Spatial reasoning records:

····················

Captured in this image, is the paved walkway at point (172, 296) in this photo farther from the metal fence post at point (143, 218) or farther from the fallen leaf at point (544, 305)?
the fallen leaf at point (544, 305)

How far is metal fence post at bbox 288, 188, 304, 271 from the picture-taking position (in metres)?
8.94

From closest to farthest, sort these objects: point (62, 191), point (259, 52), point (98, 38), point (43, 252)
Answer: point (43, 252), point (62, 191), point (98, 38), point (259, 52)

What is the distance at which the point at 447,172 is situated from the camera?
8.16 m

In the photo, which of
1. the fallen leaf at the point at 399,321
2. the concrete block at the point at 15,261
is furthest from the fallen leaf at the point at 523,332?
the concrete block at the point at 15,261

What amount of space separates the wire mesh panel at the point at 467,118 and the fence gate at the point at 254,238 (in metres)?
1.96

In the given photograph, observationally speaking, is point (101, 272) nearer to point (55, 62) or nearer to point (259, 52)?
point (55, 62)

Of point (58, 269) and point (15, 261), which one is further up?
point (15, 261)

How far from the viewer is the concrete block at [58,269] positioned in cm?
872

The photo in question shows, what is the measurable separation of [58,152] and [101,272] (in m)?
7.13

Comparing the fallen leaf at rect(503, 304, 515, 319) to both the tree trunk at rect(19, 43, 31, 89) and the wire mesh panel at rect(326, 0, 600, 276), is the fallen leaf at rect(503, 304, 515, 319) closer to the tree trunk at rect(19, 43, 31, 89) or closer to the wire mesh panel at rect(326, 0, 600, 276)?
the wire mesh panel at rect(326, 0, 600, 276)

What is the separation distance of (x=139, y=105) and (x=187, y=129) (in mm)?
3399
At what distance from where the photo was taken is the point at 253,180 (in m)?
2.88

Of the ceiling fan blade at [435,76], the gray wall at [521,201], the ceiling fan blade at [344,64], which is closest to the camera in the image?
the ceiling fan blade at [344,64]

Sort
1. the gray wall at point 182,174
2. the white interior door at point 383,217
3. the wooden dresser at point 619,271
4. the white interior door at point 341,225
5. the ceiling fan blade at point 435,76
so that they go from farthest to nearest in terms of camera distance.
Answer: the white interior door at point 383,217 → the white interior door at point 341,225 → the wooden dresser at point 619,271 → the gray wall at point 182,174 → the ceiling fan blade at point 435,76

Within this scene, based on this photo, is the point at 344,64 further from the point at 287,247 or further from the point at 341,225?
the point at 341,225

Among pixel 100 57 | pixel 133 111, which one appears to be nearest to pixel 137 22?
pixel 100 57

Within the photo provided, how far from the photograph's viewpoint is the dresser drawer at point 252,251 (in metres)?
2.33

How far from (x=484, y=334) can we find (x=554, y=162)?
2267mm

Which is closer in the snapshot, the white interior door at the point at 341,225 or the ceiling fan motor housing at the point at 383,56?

····················

Reproduce the entire listing above word for word, keeping every line unchanged.

### THE RESULT
Captured in this image, is the paved walkway at point (172, 296) in this photo farther from the metal fence post at point (143, 218) or farther from the fallen leaf at point (544, 305)?
the fallen leaf at point (544, 305)

How far is metal fence post at bbox 288, 188, 304, 271 from the picture-taking position (in metres)?
8.94

From closest to farthest, sort these objects: point (62, 191), point (259, 52), point (98, 38), point (43, 252)
Answer: point (43, 252), point (62, 191), point (98, 38), point (259, 52)

What is the distance at which the point at 447,172 is situated from the camera?
8.16 m

In the photo, which of
1. the fallen leaf at the point at 399,321
2. the concrete block at the point at 15,261
is furthest from the fallen leaf at the point at 523,332?
the concrete block at the point at 15,261

What amount of space separates the wire mesh panel at the point at 467,118 and the fence gate at the point at 254,238 (in metres)?
1.96

In the given photograph, observationally speaking, is point (101, 272) nearer to point (55, 62) or nearer to point (259, 52)?
point (55, 62)

Of point (58, 269) and point (15, 261), which one is further up?
point (15, 261)

How far from the viewer is the concrete block at [58,269] positioned in cm?
872

The photo in question shows, what is the measurable separation of [58,152] and [101,272] (in m)?
7.13

Comparing the fallen leaf at rect(503, 304, 515, 319) to both the tree trunk at rect(19, 43, 31, 89) and the wire mesh panel at rect(326, 0, 600, 276), is the fallen leaf at rect(503, 304, 515, 319) closer to the tree trunk at rect(19, 43, 31, 89) or closer to the wire mesh panel at rect(326, 0, 600, 276)?
the wire mesh panel at rect(326, 0, 600, 276)

What is the separation distance of (x=139, y=105) and (x=187, y=129) (in mm)?
3399
At what distance from where the photo was taken is the point at 253,180 (in m)?
2.88

Of the ceiling fan blade at [435,76], the gray wall at [521,201], the ceiling fan blade at [344,64], which is closest to the camera in the image?
the ceiling fan blade at [344,64]

Sort
1. the gray wall at point 182,174
2. the white interior door at point 383,217
3. the wooden dresser at point 619,271
4. the white interior door at point 341,225
5. the ceiling fan blade at point 435,76
so that they go from farthest to nearest in terms of camera distance.
Answer: the white interior door at point 383,217 → the white interior door at point 341,225 → the wooden dresser at point 619,271 → the gray wall at point 182,174 → the ceiling fan blade at point 435,76

Within this scene, based on this photo, is the point at 344,64 further from the point at 287,247 or further from the point at 341,225?
the point at 341,225

Among pixel 100 57 | pixel 133 111, which one appears to be nearest to pixel 137 22?
pixel 100 57

Within the photo provided, how far from the photograph's viewpoint is the dresser drawer at point 252,251 (in metres)?
2.33

How far from (x=484, y=334) can we find (x=554, y=162)?
2267mm

Which is closer in the snapshot, the white interior door at the point at 341,225 or the ceiling fan motor housing at the point at 383,56?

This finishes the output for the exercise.